In the Innovation layer, I’ve seen fast code become permanent code. The line between “good enough for now” and “we’ll fix it later” is thinner than I thought.
The Pragmatic Shortcut in My College Project
I learned this lesson during my major project in college. I was building an image classification model for plant disease detection. To meet the demo deadline, I hardcoded several assumptions:
# Hardcoded image preprocessing (not actual project code just top of my head)
def preprocess_image(image_path):
img = cv2.imread(image_path)
img = cv2.resize(img, (224, 224)) # Hardcoded dimensions
img = img / 255.0 # Hardcoded normalization
return img
# Hardcoded class mapping
DISEASE_CLASSES = {
0: "Healthy",
1: "Bacterial Spot",
2: "Late Blight"
}
def predict(image_path):
processed = preprocess_image(image_path)
prediction = model.predict(np.array([processed]))
class_id = np.argmax(prediction)
return DISEASE_CLASSES[class_id]
It worked perfectly during my practice runs.
What Went Wrong
Then came the evaluation. The evaluator asked:
- “Can you show me predictions for these higher-resolution images?”
- “What if we want to add a new disease category?”
My model broke:
- Higher resolution images crashed the hardcoded 224x224 resize logic
- Adding a new class required retraining and manual code changes
- No configuration layer meant I couldn’t adjust anything without editing code
How I Should Have Done It
What I should have done:
# Configuration-driven approach
class ModelConfig:
def __init__(self, config_path):
with open(config_path, 'r') as f:
config = json.load(f)
self.input_size = tuple(config['input_size'])

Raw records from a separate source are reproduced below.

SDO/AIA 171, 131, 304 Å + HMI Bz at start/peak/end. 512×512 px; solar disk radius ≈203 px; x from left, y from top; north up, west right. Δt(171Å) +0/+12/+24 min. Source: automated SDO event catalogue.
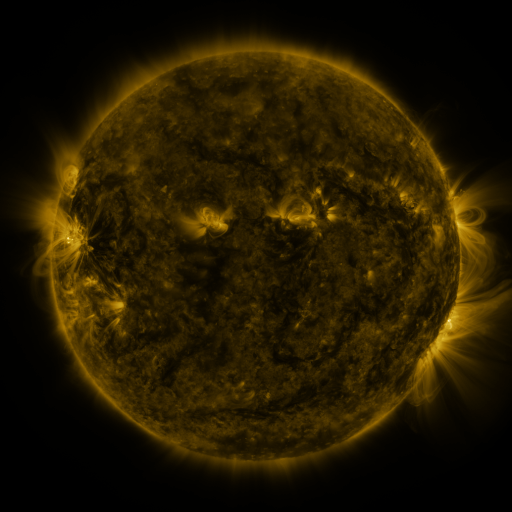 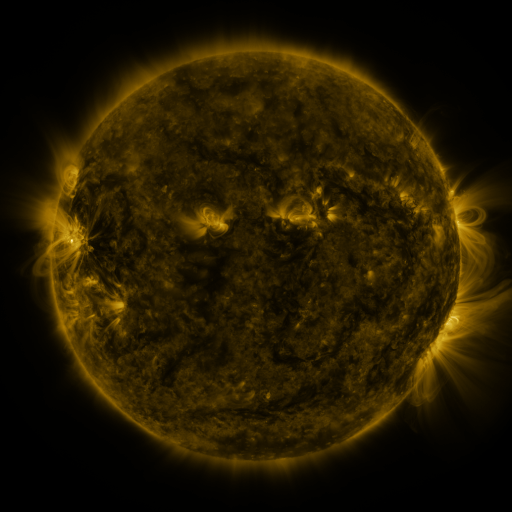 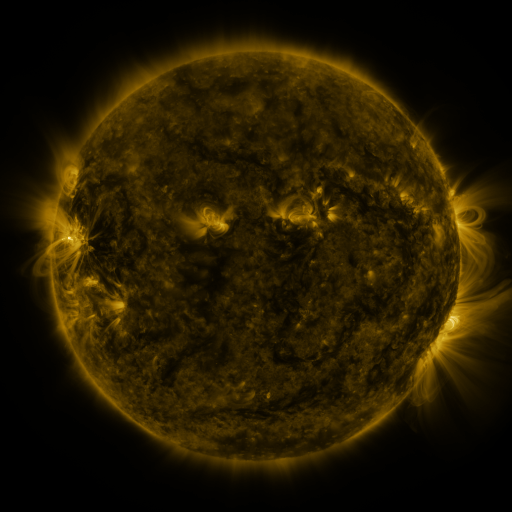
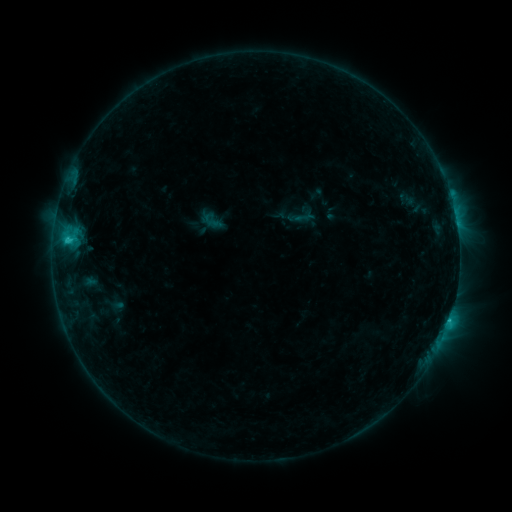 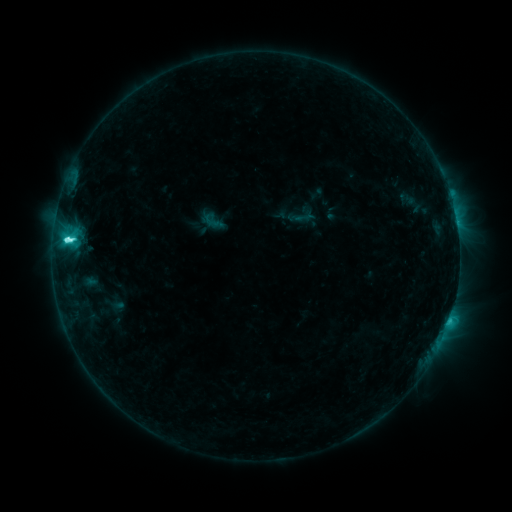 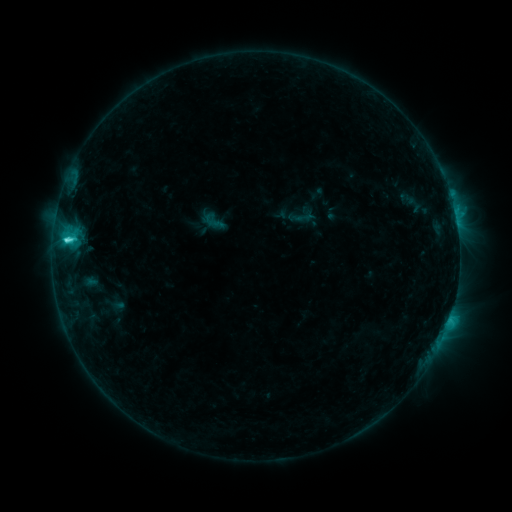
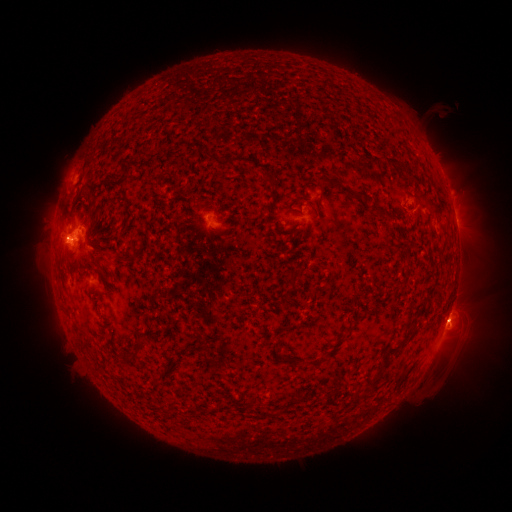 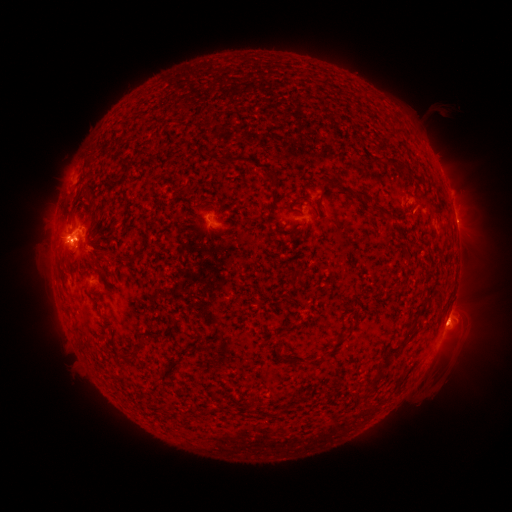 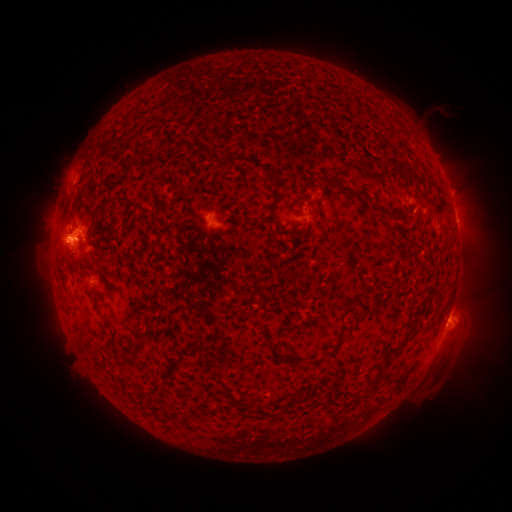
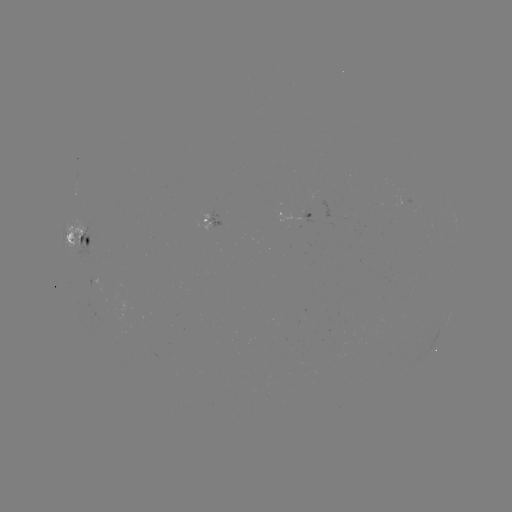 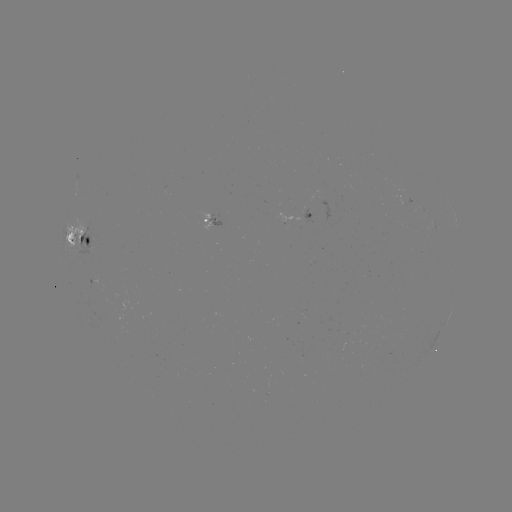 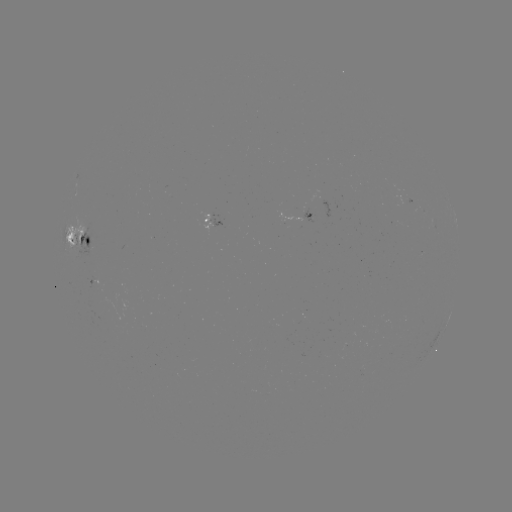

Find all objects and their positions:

self.normalization = config['normalization']
self.class_mapping = config['classes']
def preprocess_image(image_path, config):
img = cv2.imread(image_path)
# Preserve aspect ratio while resizing
h, w = img.shape[:2]
target_size = config.input_size[0]
scale = target_size / max(h, w)
img = cv2.resize(img, (int(w * scale), int(h * scale)))
# Pad to target size
pad_h = (target_size - img.shape[0]) // 2
pad_w = (target_size - img.shape[1]) // 2
img = cv2.copyMakeBorder(img, pad_h, pad_h, pad_w, pad_w,
cv2.BORDER_CONSTANT)
# Configurable normalization
if config.normalization == 'standard':
img = img / 255.0
elif config.normalization == 'imagenet':
img = (img - [0.485, 0.456, 0.406]) / [0.229, 0.224, 0.225]
return img
Lesson: Hardcoded assumptions can meet short-term goals but create long-term debt.
The “pragmatic” shortcuts that got me to the demo became technical debt the moment flexibility was needed.
Key Insight:
The cost of “pragmatic” isn’t always obvious upfront. Sometimes it shows up exactly when you can’t afford it.
How do you refactor across layers?
Moving code from Innovation to Domain to Platform isn’t just copy-paste. It’s a mindset shift, and I’m still learning how to identify when that transition should happen.
Who decides the boundaries?
Is it the architect? The team lead? The person writing the code?
I don’t have the answer yet, but I’m learning to ask the question.
Final Reflection
Being kept in the loop, even without writing code, showed me something important:
- Architecture shapes behavior
- Engineering is contextual
- Good decisions aren’t binary
But more than that: building the POC made it real.
Reading about these concepts is one thing. Applying them, even in a small project, changed how I think about every line of code I write.
Now, when I open a file, I ask:
What layer does this belong to?
And that question alone makes me a better engineer.
Key Takeaway:
The real lesson wasn’t Clean Code vs Pragmatic Code, it was learning where each one belongs.
Closing Thought
Clean Code provides discipline. Pragmatic Code provides velocity. Architecture tells us where each belongs.
And building something, even something small, teaches us how to decide.